In absolute transistor counts, sure, but not relative to the transistor budget. A Core i7 measures 263 mm² and has four cores, while the P5 measures 294 mm² and has one core. And I'm pretty sure that i7's branch predictors combined don't take up as much area as a single P5 branch predictor.
It might be close.
Going by rough math (730M/263 for i7 and 3.1/294 for P5), it looks like the i7's density is over 260 times better than that of the P5.
The P5 predictor held 256 entries, and that was the extent of its dynamic branch capabilities.
I've not seen solid numbers on on i7, but RWT postulated 256-512 entries for the first level predictor and anywhere from 2-8K for the second level.
This does not include the possible indirect target buffers, the loop detectors, and a return stack buffer that is also loaded with renaming logic.
For just the second level BTB, the upper bound of that guess with 8K divided by the scale factor ~263 gives us ~31. Which means that an 8K table shrunk from the P5's process would be 31 times smaller.
8K is 32 times larger than 256, the size of the P5's predictor.
The lower end of the estimate is 2K, which is 1/4 the upper bound.
Luckily, we have 4 cores. It's possibly close to even, or possiby four times higher going by the large 2nd level predictor alone.
It doesn't seem likely that Nehalem would lag K8, which already has 2K entries.
It's the same with x86 decoders. They haven't really gotten all that much bigger. And while Core i7 has 16 of them, P5 had only 2 (and Larrabee should have 64).
I don't know of any numbers that would hint at the overall growth like there are for things like BTBs.
I do know that not everything involved in superscalar decoding scales linearly, especially not for variable-length ISAs.
K8 as an older example, has a pre-decode stage needed to resolve instruction lengths in its 16-byte instruction fetch, which involves 16 parallel predecoders for a 3-issue architecture.
In addition, every byte in the instruction cache is accompanied by an additional 3 bits for stored pre-decode information, a near 50% increase in the number of bits per cache line.
I'm not sure P5 needed to bother with this.
i7 also has the additional burden of generating the micro ops that result from the decoders and all the additional bitwork needed for that.
This didn't happen until the PPro, so both P5 and Larrabee are probably slimmer as a result.
I'm not sure. On the CPU side, Hyper-Threading is helping keeping the pipelines full after a branch. And on the GPU side, not speculating anything means they have to keep all intermediate results in registers and make sure they have plenty of other work to do.
SMT isn't the same as speculation, it's going past branches, possible exceptions, and unresolved memory addresses where the chip must reverse or discard calculations that is speculation.
Can you clarify what the exact difference is?
Any register value that is stored in a program is going to be stored by either a non-speculative or speculative processor.

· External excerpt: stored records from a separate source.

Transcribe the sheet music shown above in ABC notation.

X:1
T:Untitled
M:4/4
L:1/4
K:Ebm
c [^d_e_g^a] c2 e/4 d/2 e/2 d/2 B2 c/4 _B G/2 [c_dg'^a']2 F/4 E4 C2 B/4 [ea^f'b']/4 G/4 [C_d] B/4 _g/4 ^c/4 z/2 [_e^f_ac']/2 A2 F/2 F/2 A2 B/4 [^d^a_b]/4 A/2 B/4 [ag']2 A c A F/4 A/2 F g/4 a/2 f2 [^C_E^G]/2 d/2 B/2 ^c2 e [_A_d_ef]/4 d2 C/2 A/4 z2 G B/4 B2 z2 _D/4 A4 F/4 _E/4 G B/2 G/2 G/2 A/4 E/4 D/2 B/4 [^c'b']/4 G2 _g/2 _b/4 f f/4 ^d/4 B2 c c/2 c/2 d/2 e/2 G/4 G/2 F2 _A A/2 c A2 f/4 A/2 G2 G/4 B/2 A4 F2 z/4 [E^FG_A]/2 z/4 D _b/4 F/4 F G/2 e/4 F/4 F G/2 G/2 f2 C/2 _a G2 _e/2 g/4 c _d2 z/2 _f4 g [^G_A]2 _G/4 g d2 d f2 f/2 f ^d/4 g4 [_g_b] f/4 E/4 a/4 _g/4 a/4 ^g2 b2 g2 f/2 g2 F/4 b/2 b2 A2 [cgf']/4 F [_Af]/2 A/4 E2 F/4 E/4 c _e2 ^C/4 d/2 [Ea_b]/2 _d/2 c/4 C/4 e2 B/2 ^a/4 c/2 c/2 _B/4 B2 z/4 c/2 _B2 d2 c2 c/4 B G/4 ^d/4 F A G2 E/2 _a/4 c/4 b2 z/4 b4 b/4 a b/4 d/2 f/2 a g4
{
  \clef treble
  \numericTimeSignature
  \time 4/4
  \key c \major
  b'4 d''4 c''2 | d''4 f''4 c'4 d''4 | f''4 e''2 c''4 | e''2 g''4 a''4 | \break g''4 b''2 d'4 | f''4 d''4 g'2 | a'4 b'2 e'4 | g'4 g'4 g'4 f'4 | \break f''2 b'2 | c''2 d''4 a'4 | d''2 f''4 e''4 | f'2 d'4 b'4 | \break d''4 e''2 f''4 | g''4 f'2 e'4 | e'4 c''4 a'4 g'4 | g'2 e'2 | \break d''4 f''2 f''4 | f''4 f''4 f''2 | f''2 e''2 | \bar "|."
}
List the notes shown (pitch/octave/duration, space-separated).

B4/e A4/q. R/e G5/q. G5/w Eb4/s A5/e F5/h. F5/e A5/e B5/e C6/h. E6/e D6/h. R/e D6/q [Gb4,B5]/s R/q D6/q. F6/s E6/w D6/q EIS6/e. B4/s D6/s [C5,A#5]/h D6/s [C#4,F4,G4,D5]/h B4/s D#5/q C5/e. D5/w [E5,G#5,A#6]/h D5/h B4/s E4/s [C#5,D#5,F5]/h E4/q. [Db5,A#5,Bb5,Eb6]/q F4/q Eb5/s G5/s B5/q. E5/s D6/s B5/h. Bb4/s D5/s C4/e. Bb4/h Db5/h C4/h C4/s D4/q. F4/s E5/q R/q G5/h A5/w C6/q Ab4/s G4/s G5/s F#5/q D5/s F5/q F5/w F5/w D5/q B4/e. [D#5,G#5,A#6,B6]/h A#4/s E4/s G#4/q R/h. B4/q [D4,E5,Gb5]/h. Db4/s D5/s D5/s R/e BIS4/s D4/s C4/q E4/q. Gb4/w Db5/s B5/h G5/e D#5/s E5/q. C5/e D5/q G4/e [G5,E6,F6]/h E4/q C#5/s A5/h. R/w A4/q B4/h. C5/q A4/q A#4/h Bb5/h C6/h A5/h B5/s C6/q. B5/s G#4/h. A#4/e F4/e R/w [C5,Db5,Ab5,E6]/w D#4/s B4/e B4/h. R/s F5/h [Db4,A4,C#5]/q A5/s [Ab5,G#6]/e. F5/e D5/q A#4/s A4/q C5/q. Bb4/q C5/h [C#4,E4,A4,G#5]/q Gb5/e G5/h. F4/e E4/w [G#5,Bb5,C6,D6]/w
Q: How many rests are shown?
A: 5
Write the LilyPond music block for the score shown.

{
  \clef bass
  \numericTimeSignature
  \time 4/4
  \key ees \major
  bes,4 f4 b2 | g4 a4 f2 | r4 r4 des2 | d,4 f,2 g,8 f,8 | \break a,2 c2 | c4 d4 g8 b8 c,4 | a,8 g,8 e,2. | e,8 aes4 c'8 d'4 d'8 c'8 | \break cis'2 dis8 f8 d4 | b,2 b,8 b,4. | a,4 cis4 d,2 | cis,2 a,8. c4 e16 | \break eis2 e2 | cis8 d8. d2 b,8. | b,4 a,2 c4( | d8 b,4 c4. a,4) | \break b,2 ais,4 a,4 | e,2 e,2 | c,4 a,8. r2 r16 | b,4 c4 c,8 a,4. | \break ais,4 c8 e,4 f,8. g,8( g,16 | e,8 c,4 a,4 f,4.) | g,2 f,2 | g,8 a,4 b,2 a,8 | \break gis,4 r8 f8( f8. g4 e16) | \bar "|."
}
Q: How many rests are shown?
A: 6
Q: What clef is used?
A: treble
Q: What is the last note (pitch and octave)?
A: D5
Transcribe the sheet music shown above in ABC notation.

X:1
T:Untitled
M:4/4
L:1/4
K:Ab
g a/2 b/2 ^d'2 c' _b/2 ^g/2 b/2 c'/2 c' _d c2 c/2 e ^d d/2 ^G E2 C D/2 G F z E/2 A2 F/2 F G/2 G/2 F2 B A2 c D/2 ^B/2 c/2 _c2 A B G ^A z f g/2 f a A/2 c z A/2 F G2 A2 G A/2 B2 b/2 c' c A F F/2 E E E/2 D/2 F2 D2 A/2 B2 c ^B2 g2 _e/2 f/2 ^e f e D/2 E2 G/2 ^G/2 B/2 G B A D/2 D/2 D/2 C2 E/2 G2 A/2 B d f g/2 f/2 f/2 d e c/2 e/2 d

Do you mean that a speculative processor tends to spread this out in time, while a non-speculative one does it all at once?
For developers it has become increasingly more difficult to avoid stalls when latencies are so high. So even when theoretical efficiency should be excellent, in practice it can decimate due to dependencies. Speculation is not as bad as it sounds, when you have a 99% hit rate and it makes your register file smaller and avoids stalls...
As far as speculation goes, for i7, there is a 16-stage pipeline for a 4-wide processor. That means up to 64 instructions can be decoded and issued in a sustained fashion (peak is higher) before a branch is resolved.
The quoted error rate for OoO chips is about 30%. That's 30% of full execution wasted, and 30% of wasted execution that the power-saving logic is fooled into running at peak.
Larrabee is far milder. It might have at most 10 instructions in flight, and the error rate is probably lower because it stalls much more often.
Larrabee also keeps branch prediction in the realm of the x86 side. There are no vector branch predictors, for example.
Wide non-speculative processors have their own problems, particularly with wide vectors. There, the execution is over-determined, but it is usually much clearer to the silicon where it can save power.